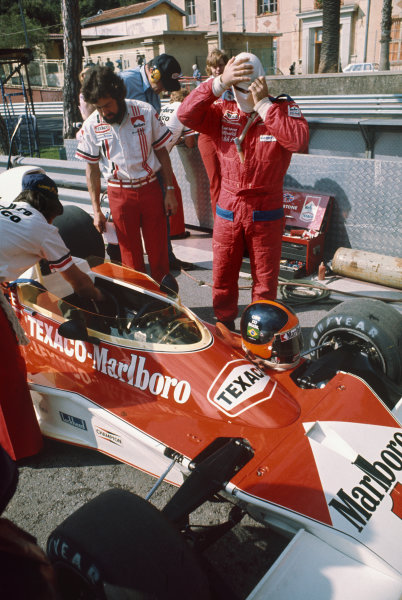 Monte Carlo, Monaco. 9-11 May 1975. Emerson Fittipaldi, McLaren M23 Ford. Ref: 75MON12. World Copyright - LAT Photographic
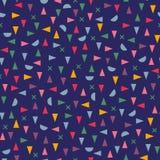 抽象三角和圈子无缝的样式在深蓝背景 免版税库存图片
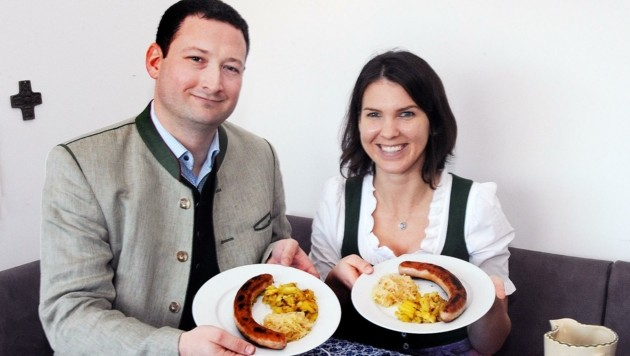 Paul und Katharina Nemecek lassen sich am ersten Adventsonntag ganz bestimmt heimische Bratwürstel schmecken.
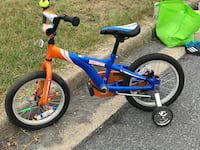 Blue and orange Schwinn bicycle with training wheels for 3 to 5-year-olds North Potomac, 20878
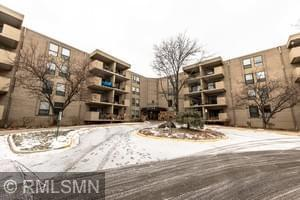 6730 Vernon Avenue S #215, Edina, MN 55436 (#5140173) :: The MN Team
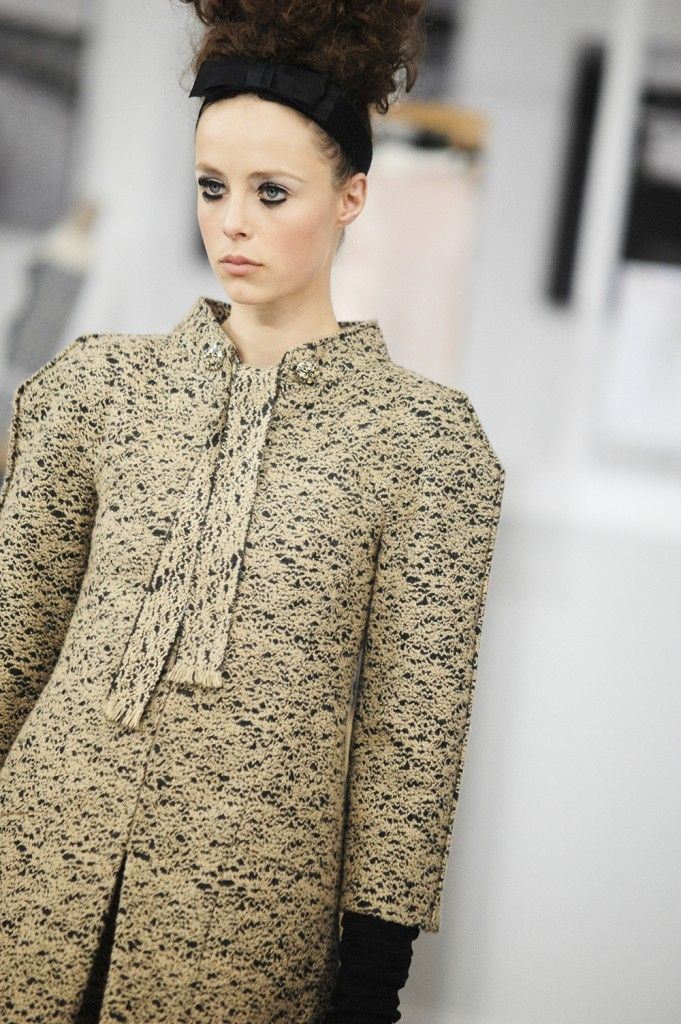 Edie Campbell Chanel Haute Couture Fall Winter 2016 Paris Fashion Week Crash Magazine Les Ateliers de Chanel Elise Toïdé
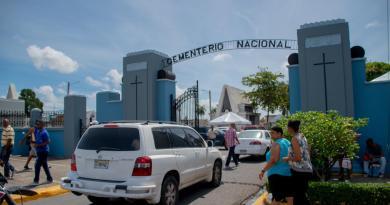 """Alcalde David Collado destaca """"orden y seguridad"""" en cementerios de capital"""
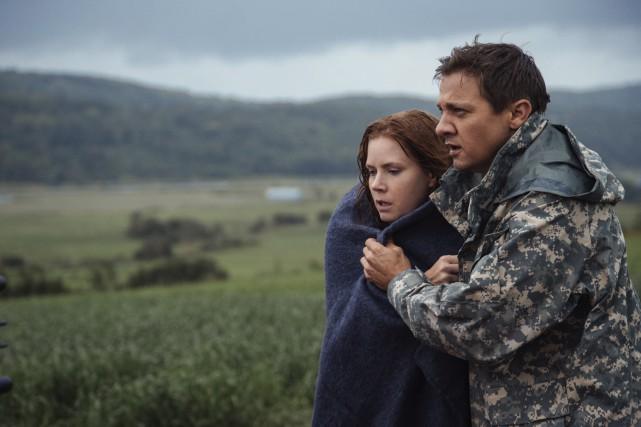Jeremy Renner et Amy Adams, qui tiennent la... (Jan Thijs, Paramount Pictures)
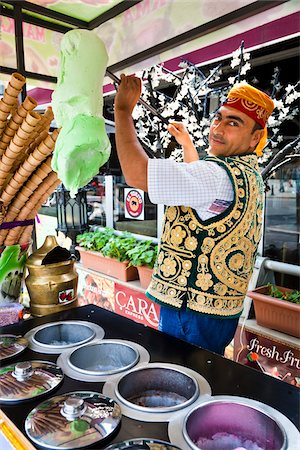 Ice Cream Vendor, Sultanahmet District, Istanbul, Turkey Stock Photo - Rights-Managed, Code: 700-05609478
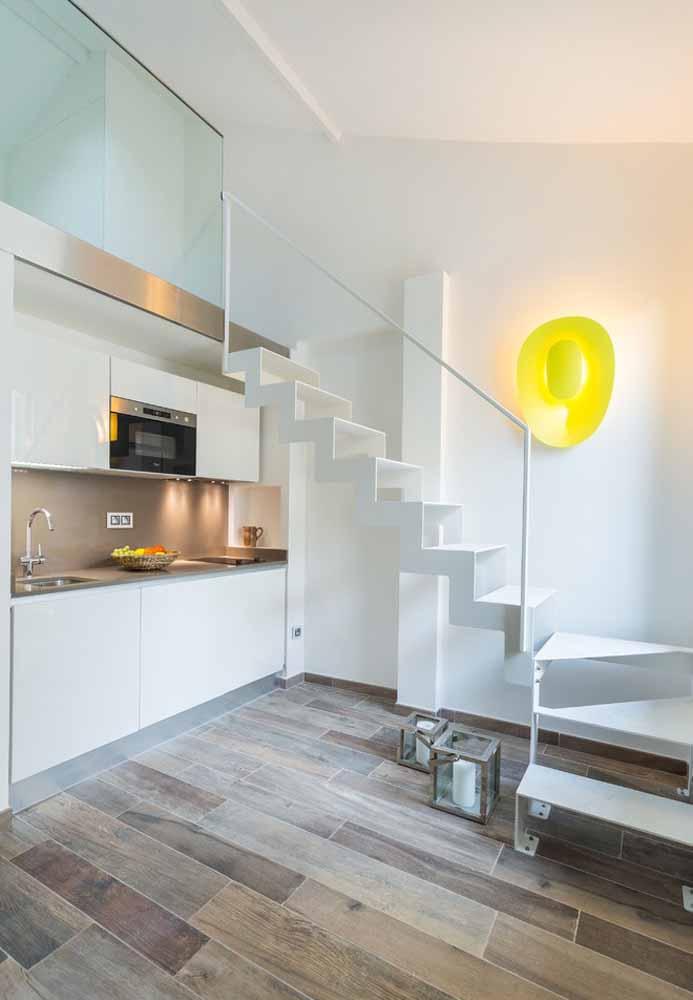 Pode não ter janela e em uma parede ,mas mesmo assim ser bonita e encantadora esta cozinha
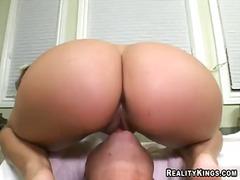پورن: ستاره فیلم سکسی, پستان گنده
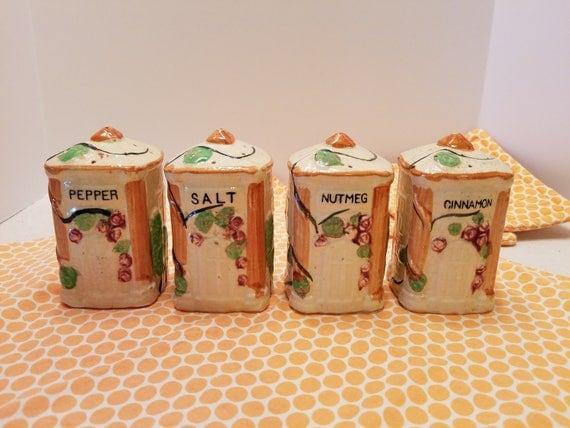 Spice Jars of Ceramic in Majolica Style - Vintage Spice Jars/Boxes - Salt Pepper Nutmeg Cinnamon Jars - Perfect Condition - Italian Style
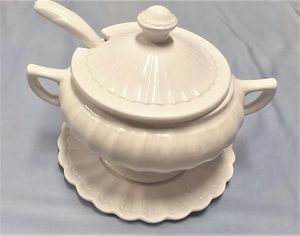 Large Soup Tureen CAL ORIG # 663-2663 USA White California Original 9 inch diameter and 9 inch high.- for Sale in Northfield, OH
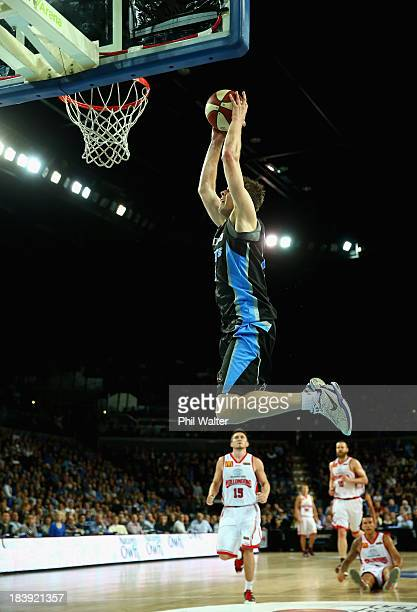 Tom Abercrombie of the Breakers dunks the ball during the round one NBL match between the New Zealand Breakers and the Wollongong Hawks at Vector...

(Problem to work on): Please return the listing above exactly and leave every picture out.

(Solution below):
 Monte Carlo, Monaco. 9-11 May 1975. Emerson Fittipaldi, McLaren M23 Ford. Ref: 75MON12. World Copyright - LAT Photographic
 抽象三角和圈子无缝的样式在深蓝背景 免版税库存图片
 Paul und Katharina Nemecek lassen sich am ersten Adventsonntag ganz bestimmt heimische Bratwürstel schmecken.
 Blue and orange Schwinn bicycle with training wheels for 3 to 5-year-olds North Potomac, 20878
 6730 Vernon Avenue S #215, Edina, MN 55436 (#5140173) :: The MN Team
 Edie Campbell Chanel Haute Couture Fall Winter 2016 Paris Fashion Week Crash Magazine Les Ateliers de Chanel Elise Toïdé
 """Alcalde David Collado destaca """"orden y seguridad"""" en cementerios de capital"""
Jeremy Renner et Amy Adams, qui tiennent la... (Jan Thijs, Paramount Pictures)
 Ice Cream Vendor, Sultanahmet District, Istanbul, Turkey Stock Photo - Rights-Managed, Code: 700-05609478
 Pode não ter janela e em uma parede ,mas mesmo assim ser bonita e encantadora esta cozinha
پورن: ستاره فیلم سکسی, پستان گنده
 Spice Jars of Ceramic in Majolica Style - Vintage Spice Jars/Boxes - Salt Pepper Nutmeg Cinnamon Jars - Perfect Condition - Italian Style
 Large Soup Tureen CAL ORIG # 663-2663 USA White California Original 9 inch diameter and 9 inch high.- for Sale in Northfield, OH
 Tom Abercrombie of the Breakers dunks the ball during the round one NBL match between the New Zealand Breakers and the Wollongong Hawks at Vector...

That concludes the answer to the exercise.